## Actions to take
(1) Copy the mailing-list post about release numbers from "Which is uglier?" to "point to them.".
(2) Pick up the mailing-list post about release numbers after its last sentence and keep writing it.

## Supplied text
--- Begin ---

Re: release number when upstream *only* has git hashes?

2011-10-05 Thread Toshio Kuratomi
On Tue, Oct 04, 2011 at 09:32:28PM -0700, Garrett Holmstrom wrote:
 On 2011-10-04 12:01, Toshio Kuratomi wrote:
  So my solyution:
  foo-0-1.20110120git.fc16 vs
 
  Your solution:
  foo-20110120-1.20110120git.fc16
 
  (Since it's a snapshot, the date has to go into the release string anyway)
  Which is uglier?
 
  Also, since these are snapshots, a date in the upstream version field isn't
  really that great either.  Which branch is this from?  Which repository
  (in the case of DVCS)?
 
 With respect to a package's n-v-r, it doesn't matter which repository 
 one's checkout of a given git commit comes from.  One of git's main 
 tenets is that a given hash refers to the same object in every 
 repository in which it exists.  Git commit hashes are also independent 
 of the branches (if any) that point to them.
 
 With respect to recording source URLs, we already require commentary 
 with a list of commands when people pull sources directly from version 
 control.  This will necessarily include a URL for the appropriate git 
 repository.

--- End ---

## Provided material
--- Begin ---

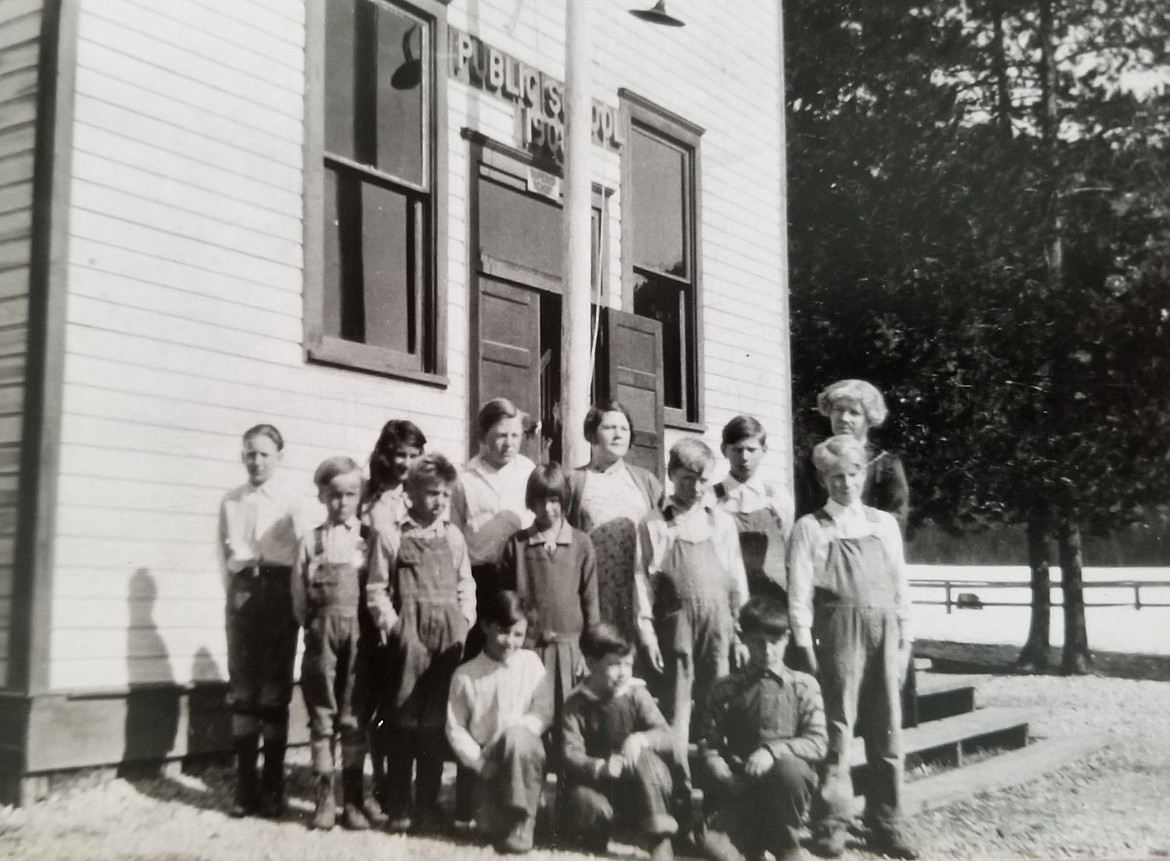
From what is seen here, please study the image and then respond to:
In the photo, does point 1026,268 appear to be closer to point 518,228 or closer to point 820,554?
point 820,554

--- End ---

## Expected results
(1)
Which is uglier?
 
  Also, since these are snapshots, a date in the upstream version field isn't
  really that great either.  Which branch is this from?  Which repository
  (in the case of DVCS)?
 
 With respect to a package's n-v-r, it doesn't matter which repository 
 one's checkout of a given git commit comes from.  One of git's main 
 tenets is that a given hash refers to the same object in every 
 repository in which it exists.  Git commit hashes are also independent 
 of the branches (if any) that point to them.

(2)
 
  Now do we want to put the git hash into the version field too?
 
 For the package's n-v-r alone to uniquely refer to a given commit it 
 *must* contain the hash in a case such as this.  To comply with 
 packaging guidelines it also needs to contain a date and the string 
 git.  This means it would need to contain 20111005git0123456.
 

To clarify what I meant since it seems both you and Ralf read this
differently than I intended:

I'm starting by saying that using date alone is not sufficient to identify
the checkout and therefore should not be used in the upstream Version:
field.  I then put forward what I think people's next candidate would be:
the git hash.  At that point, (I thought this but perhaps didn't write it
out) you run into the problem where the git hash does not increment and
therefore you potentially need to bump epoch with every release.  So the git
hash is also not a good candidate for the upstream version field.

 (I would also posit that the date is unnecessary, as it may not identify 
 a unique commit, but that is a topic for another thread.)
 
The rationale is that the Release field is documenting for two audiences.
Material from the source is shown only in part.